ASU research shows how climate migration will impact refugees, countries and markets

Dirt and grass
September 17, 2021

Climate migration is expected to displace more than 200 million people in the next three decades, according to a recent World Bank report.

Refugees are typically those seeking asylum from conflict and persecution, but global warming is starting to change that dynamic.

According to the report, natural disasters, drought, crop failures, pollution and extreme weather conditions will uproot millions from their homelands by 2050. That means countries throughout the world could experience dramatic demographic shifts, changes to labor markets and additional pressure on their natural resources.

The report urges national and local governments to develop environmentally friendly policies to curb carbon emissions and smart development to stem global warming.

Valerie Mueller, an associate professor at Arizona State University’s School of Politics and Global Studies and a senior global futures scientist with the Julie Ann Wrigley Global Futures Laboratory, has spent a considerable amount of time and research on this issue and spoke to ASU News about how this will impact refugees, countries and markets.

Woman in glasses

Valerie Mueller

Question: Let’s define what climate migration is for our readers.
--*--
Exercise details
Pick up the article on ASU research into climate migration right after its last line and write what comes next.

Saved data entries
--*--
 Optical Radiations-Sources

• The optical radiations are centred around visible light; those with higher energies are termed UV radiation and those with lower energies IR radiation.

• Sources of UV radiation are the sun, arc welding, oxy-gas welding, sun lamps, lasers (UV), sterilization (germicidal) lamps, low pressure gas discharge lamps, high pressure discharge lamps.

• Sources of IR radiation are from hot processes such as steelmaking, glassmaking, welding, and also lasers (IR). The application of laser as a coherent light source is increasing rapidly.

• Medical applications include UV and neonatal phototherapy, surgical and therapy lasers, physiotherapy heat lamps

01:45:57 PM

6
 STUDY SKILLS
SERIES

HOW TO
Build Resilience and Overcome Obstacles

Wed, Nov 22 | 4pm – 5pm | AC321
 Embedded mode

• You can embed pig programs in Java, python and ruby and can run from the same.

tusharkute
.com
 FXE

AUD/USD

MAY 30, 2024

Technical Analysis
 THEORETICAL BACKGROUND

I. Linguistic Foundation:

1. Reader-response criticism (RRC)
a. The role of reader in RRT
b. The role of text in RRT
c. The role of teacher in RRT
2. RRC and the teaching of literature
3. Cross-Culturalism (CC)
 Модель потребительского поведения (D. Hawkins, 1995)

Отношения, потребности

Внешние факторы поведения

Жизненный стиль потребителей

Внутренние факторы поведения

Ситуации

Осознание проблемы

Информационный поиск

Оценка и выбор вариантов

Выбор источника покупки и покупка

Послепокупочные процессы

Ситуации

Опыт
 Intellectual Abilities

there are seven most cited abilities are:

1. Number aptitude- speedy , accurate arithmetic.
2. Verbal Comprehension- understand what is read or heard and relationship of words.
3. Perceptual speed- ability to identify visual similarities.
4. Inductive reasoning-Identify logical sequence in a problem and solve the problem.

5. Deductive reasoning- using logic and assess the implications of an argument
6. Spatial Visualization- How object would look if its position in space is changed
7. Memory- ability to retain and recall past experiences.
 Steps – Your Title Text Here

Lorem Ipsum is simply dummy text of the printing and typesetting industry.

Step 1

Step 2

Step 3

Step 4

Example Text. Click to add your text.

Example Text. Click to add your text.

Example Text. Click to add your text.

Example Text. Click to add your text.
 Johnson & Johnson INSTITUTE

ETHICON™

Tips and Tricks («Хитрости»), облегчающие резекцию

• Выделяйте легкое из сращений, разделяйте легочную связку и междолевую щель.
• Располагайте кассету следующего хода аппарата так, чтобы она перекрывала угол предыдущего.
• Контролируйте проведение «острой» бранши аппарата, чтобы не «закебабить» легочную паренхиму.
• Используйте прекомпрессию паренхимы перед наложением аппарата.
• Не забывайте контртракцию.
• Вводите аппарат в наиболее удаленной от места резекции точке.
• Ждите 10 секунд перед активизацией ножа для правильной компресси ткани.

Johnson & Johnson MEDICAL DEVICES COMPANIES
--*--
Response box
Answer: Scholars disagree on what constitutes a climate migrant. Some assume a population at risk of experiencing a major climatic event, e.g., coastal populations in the low-elevation coastal zone, provide a means for projecting the number of future climate migrants. My colleagues and I discuss why this may mislead policymakers, as it ignores private adaptation. Others will think of those who are involuntarily displaced by a natural disaster or climate extreme event, i.e., refugees from Hurricane Katrina. Finally, another group, like myself, like to include voluntary migration decisions, where households with income vulnerable to climate may decide to send a family member abroad or to another location in their home country to earn additional income. 

 Q: Has climate migration always existed?

 A: Yes. The classic example is the Dust Bowl. The migration around the Dust Bowl period was the result of a variety of climatic and environmental factors that drove many farmers to migrate from the Great Plains to California for work. There are several literary texts inspired by this great migration given the impression it made on people's lives in the U.S. “Four Winds,” a recent literary novel, has been on the New York Times bestsellers list for a while. The author captures the essence of what some climate migrants may face, in terms of the emotional heartbreak of a mother leaving her in-laws to escape the pollution that sickens her children, having to find work in a locale saturated with unskilled workers while facing discrimination as an untouchable migrant in receiving communities.

Q: The report states that global warming is exacerbating this issue. If millions come to the United States, especially in the West, are we able to handle the stressors on our natural resources like water and electricity?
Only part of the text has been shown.